South Sudan: Birth of a Nation

July 9th, 2011 marks the creation of South Sudan the newest country in Africa and the 196th sovereign nation. After years of wrangling, fighting and talking the once one million square miles strong and largest country in Africa is officially split into two independent countries. A million congratulations to all Sudanese on both sides of the border.

Despite what some in the West might want us to believe, this agreement was arrived into amicably and somewhat peacefully – somewhat because the history of the two people is full of conflicts and violent bloodshed. However this particular declaration was achieved peacefully and with mutual agreement.

What about Abyei I hear you ask!?

Like the majority of Africa, Sudan is a tribal nation, even today when a person is introduced the first thing they are asked is where they come from – which tribe and what’s their kin. Sudanese, even the better educated identify and pride themselves by where they came from – it is also extremely important in matters of business, marriage and many social, economic and political issues.

At first glance it might sound alien but if we look closely it’s not all that dissimilar to how the West operates – maybe less sophisticated and more in your face nevertheless not too different. Take politics and the political class for instance – who and where a person is from can equally open and close doors – a Kennedy, a Bush or even a Clinton is not the same as a Palin, an Obama or even a Reagan in the US. An Oxbridge educated upper class with the appropriate contacts and breeding will top any political party list and every opportunity will come their way without the need for any special measures here in the UK!

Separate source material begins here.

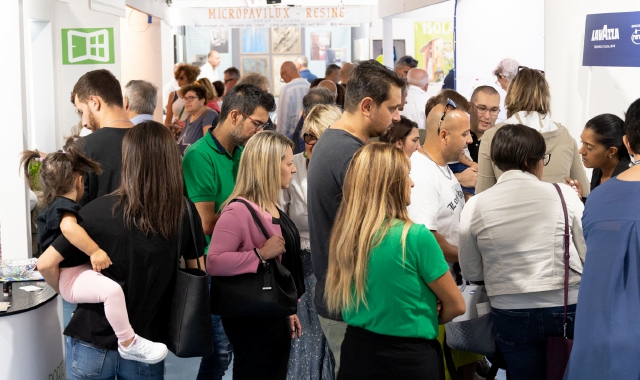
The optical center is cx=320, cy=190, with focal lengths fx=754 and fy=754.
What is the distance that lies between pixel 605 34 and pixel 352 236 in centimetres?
322

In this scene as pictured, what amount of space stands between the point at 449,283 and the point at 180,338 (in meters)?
0.99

Abyei is a small region in the heart of Sudan inhabited by two different tribes Dinka who are pure African in origin and culture and the Messeria who are of Arab decent and lead a nomadic life. The two make their living from cattle; both tribes graze their animals around the river basin but also freely travel around the region in dryer seasons for fodder. For years the two lived side by side and existed in a harmonious understanding.

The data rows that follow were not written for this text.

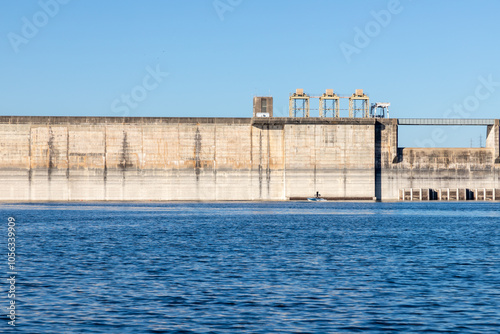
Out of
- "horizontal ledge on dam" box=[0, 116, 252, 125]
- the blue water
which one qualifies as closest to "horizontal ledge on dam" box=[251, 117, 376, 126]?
"horizontal ledge on dam" box=[0, 116, 252, 125]

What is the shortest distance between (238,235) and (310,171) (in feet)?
276

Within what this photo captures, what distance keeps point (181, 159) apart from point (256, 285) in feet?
376

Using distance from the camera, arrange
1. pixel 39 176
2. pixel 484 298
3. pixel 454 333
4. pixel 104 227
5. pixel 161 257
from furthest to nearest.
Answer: pixel 39 176, pixel 104 227, pixel 161 257, pixel 484 298, pixel 454 333

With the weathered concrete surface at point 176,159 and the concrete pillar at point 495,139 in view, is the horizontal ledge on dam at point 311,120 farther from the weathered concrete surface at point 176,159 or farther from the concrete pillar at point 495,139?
the concrete pillar at point 495,139

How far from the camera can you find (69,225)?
75.2 meters

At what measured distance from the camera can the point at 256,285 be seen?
3086 cm

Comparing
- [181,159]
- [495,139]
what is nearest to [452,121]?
[495,139]

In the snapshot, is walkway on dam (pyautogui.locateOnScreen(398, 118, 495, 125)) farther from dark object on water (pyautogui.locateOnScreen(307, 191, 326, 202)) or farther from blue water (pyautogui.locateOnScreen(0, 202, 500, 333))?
blue water (pyautogui.locateOnScreen(0, 202, 500, 333))

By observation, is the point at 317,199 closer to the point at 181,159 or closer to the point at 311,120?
the point at 311,120

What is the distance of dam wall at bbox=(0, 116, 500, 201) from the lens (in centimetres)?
14412

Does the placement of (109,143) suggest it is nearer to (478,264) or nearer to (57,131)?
(57,131)

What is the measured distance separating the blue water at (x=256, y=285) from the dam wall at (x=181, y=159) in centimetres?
8802

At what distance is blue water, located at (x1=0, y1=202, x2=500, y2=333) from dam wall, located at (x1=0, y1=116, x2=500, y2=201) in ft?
289

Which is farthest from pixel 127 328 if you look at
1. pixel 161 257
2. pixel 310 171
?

When the Sudan split, the borders cut in the middle of that region separating it into the two countries therefore restricting their movement and their way of life. That’s what the dispute is really and truly about – the inhabitance who for years lived, married shared cultures and yes sometimes fought, don’t want to become separated – but the two governments can’t agree on an amicable resolution. Logic says pronounce Abyei a neutral zone – but I’m sure it’s not that simple – however it can be!

The right and just thing to do will be to allow the two nations – Sudan and South Sudan – resolve this situation and arrive to a peaceful resolution with as little interference as possible from the Church, Muslim Schoolers and of course the oil thirsty states.

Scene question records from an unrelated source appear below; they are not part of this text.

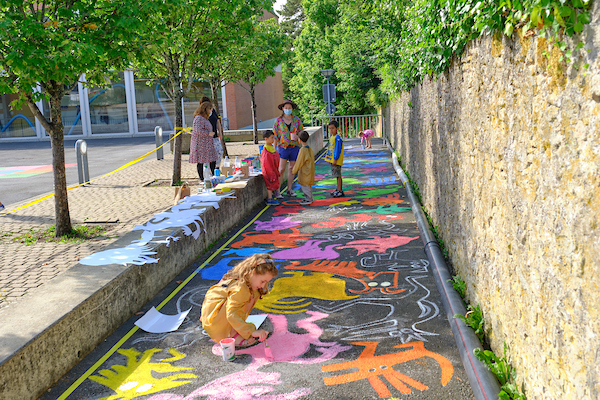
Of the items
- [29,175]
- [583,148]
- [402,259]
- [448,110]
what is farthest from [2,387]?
[29,175]

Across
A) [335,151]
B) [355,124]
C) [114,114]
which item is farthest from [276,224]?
[114,114]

Happy Independence Day South Sudan

About the Author: Walaa Idris was born in Germany to Sudanese parents studying for their PhDs. When she was four years old she returned to Sudan where she attended a traditional Catholic Missionary Convent. After gaining a BA degree in Psychology, Sociology and Economics from Indiana University, USA, she returned to Sudan and set up a social enterprise to help families in rural communities to improve their education and health. With the political climate in Sudan growing increasingly unpleasant, she moved to London where she has been living with her family since 1991.Today, she owns and runs a property consultancy and offers advisory services to small business setups.